(Stored data entries)
--
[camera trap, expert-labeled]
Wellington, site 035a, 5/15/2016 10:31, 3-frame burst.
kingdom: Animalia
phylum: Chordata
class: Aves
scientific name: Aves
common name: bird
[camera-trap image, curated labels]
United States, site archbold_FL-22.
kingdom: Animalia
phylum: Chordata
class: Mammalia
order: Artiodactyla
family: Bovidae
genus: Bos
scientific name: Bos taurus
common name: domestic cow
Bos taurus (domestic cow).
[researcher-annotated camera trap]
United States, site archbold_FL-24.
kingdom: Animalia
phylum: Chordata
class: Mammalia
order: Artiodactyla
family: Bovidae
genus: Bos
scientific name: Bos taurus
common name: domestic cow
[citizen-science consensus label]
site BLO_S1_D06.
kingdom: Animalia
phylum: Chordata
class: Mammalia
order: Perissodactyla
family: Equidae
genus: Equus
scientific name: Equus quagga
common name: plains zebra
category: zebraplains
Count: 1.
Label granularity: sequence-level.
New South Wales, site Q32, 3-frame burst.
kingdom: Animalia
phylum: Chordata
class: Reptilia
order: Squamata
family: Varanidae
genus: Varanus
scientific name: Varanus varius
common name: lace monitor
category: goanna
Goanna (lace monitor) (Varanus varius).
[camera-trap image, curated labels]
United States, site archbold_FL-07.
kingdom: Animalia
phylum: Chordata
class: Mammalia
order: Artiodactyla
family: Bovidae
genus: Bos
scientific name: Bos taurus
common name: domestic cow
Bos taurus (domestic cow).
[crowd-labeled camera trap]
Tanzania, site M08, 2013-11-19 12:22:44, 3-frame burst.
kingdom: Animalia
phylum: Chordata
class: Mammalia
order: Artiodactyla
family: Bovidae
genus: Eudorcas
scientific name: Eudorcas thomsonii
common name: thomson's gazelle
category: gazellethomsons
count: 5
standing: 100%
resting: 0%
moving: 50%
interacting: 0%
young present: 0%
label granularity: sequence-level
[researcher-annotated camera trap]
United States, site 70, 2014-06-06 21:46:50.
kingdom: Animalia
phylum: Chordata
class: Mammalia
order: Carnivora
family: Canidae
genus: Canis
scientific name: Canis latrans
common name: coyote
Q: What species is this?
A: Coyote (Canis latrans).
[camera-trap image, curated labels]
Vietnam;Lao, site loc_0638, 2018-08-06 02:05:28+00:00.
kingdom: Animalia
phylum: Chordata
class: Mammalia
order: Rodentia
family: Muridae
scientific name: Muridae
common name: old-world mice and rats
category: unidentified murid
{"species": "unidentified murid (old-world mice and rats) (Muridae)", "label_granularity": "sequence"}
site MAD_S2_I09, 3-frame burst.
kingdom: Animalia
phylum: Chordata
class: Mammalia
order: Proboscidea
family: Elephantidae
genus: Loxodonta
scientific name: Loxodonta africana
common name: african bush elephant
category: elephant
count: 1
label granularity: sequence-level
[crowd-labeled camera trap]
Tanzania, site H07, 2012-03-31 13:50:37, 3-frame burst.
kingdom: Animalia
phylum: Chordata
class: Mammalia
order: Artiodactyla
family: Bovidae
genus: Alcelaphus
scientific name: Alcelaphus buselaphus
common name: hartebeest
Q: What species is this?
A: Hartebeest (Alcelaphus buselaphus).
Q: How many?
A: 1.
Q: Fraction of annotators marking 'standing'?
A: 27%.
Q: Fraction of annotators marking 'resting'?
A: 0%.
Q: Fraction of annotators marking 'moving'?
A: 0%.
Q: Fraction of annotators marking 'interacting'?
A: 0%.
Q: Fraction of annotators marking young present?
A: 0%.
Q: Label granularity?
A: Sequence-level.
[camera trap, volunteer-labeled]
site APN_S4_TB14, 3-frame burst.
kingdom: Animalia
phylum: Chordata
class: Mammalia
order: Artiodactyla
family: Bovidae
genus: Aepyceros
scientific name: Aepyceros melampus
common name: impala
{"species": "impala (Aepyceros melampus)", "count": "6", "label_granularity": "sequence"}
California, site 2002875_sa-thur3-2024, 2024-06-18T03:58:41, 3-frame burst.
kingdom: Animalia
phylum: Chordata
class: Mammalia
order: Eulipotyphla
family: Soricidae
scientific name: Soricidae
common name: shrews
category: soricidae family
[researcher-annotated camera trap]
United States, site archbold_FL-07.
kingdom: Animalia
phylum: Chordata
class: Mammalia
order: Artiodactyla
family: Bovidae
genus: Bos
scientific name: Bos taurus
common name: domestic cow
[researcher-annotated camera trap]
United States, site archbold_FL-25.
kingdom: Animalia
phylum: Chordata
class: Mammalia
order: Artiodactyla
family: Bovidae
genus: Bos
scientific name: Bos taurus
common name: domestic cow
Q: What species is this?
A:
--
GOAL OF THE EXERCISE — The answer must be the line containing "Q: Fraction of annotators marking 'interacting'?" and every line after it through the last line of the records above, repeated exactly.

TASK OUTPUT —
Q: Fraction of annotators marking 'interacting'?
A: 0%.
Q: Fraction of annotators marking young present?
A: 0%.
Q: Label granularity?
A: Sequence-level.
[camera trap, volunteer-labeled]
site APN_S4_TB14, 3-frame burst.
kingdom: Animalia
phylum: Chordata
class: Mammalia
order: Artiodactyla
family: Bovidae
genus: Aepyceros
scientific name: Aepyceros melampus
common name: impala
{"species": "impala (Aepyceros melampus)", "count": "6", "label_granularity": "sequence"}
California, site 2002875_sa-thur3-2024, 2024-06-18T03:58:41, 3-frame burst.
kingdom: Animalia
phylum: Chordata
class: Mammalia
order: Eulipotyphla
family: Soricidae
scientific name: Soricidae
common name: shrews
category: soricidae family
[researcher-annotated camera trap]
United States, site archbold_FL-07.
kingdom: Animalia
phylum: Chordata
class: Mammalia
order: Artiodactyla
family: Bovidae
genus: Bos
scientific name: Bos taurus
common name: domestic cow
[researcher-annotated camera trap]
United States, site archbold_FL-25.
kingdom: Animalia
phylum: Chordata
class: Mammalia
order: Artiodactyla
family: Bovidae
genus: Bos
scientific name: Bos taurus
common name: domestic cow
Q: What species is this?
A:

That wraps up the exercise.